Last Updated: Jun 15, 2020

OpenTSDB is a scalable distributed time series database, and uses Apache HBase as the data storage system. OpenTSDB is a typical time series database that is developed based on general-purpose storage. It is released at an earlier stage than most time series databases, and wins high recognition from users in the market. Alibaba Cloud Time Series Database (TSDB) is highly compatible with the OpenTSDB protocol. TSDB provides powerful time series capabilities by using technologies that are developed by Alibaba Cloud, such as technologies for indexing, data models, and streaming aggregation. This topic describes the advantages of Alibaba Cloud TSDB and OpenTSDB in terms of operations and maintenance (O&M), features, costs, and performance.

Comparison between Alibaba Cloud TSDB and OpenTSDB

OpenTSDB TSDB
O&M Service availability You must ensure service availability, create clusters, and add component dependencies by yourself. 99.9%
Data reliability You must ensure data reliability, create clusters, and add component dependencies by yourself. 99.9999%
Software and hardware The cost of database servers is high. You do not need to deploy software or hardware. You are billed based on your actual resource usage.

▶ **EXERCISE**:
Answer these questions from the database comparison text, one per line:
1. What data storage system does OpenTSDB use?
2. Which technologies developed by Alibaba Cloud does TSDB use for its time series capabilities?
3. What data reliability figure is given for TSDB?
The data that comes next is from a different source than this text.

▶ **DATA SHOWN**:

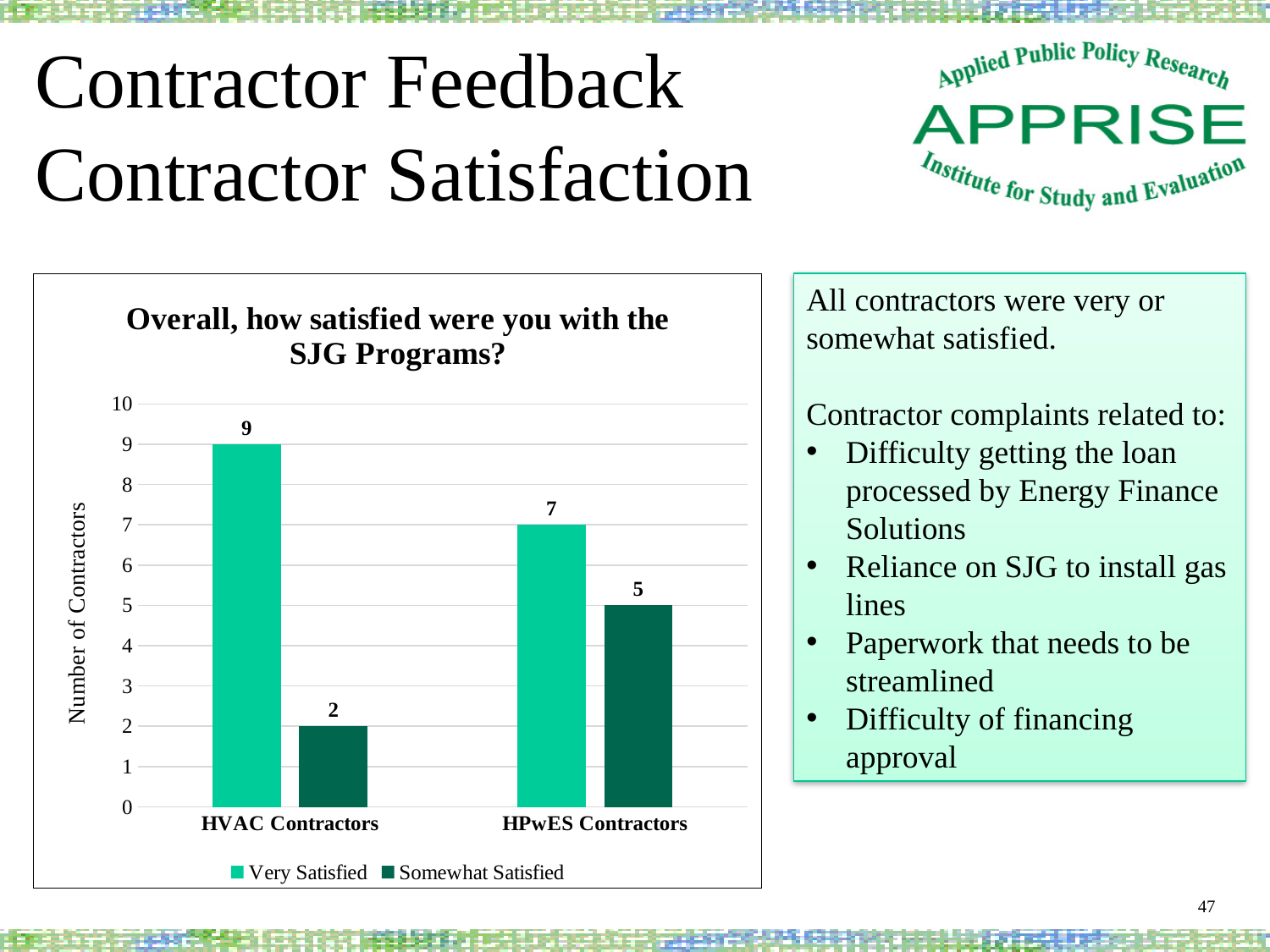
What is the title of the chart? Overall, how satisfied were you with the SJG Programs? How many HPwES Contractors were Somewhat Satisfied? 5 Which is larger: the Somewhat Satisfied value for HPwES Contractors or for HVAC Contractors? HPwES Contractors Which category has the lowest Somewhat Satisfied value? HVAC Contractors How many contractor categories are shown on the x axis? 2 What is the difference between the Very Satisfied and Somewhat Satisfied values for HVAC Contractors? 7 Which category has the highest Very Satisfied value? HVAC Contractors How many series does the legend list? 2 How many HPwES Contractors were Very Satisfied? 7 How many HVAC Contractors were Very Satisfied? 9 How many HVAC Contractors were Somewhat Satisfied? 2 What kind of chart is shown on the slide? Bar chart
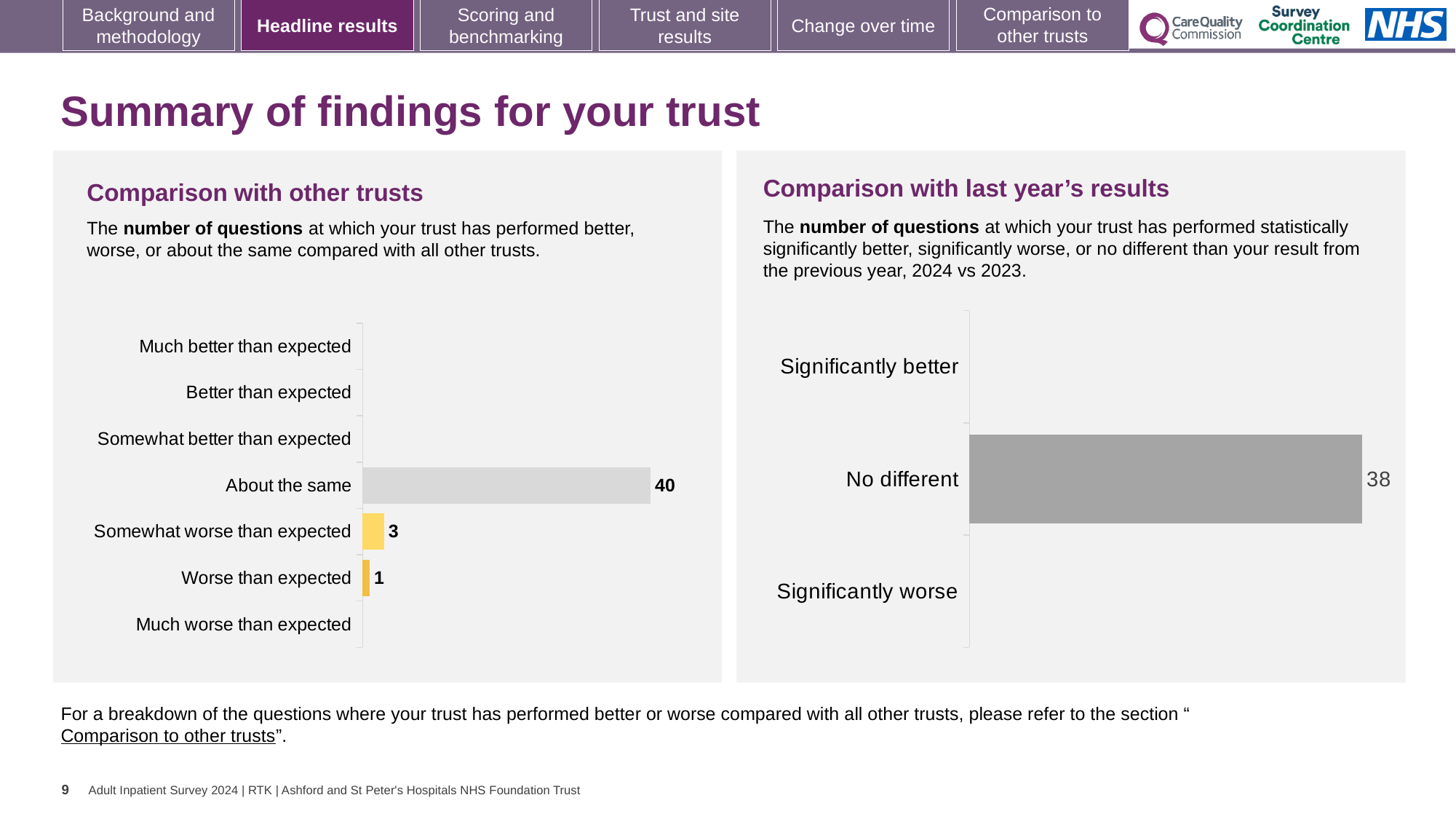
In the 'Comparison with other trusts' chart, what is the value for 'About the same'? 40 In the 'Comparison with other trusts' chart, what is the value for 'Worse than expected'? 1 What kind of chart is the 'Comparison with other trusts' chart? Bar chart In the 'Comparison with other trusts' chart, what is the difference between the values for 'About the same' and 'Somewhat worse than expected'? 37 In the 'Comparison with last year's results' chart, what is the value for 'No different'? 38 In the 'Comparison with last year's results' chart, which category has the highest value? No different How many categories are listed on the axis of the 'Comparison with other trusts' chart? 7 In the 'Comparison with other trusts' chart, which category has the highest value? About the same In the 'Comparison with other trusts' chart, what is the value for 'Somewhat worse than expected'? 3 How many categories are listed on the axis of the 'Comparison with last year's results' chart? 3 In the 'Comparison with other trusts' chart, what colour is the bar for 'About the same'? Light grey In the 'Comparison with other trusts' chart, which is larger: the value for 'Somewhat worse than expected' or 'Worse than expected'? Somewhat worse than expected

▶ **EXERCISE OUTPUT**:
1. Apache HBase
2. Technologies for indexing, data models, and streaming aggregation
3. 99.9999%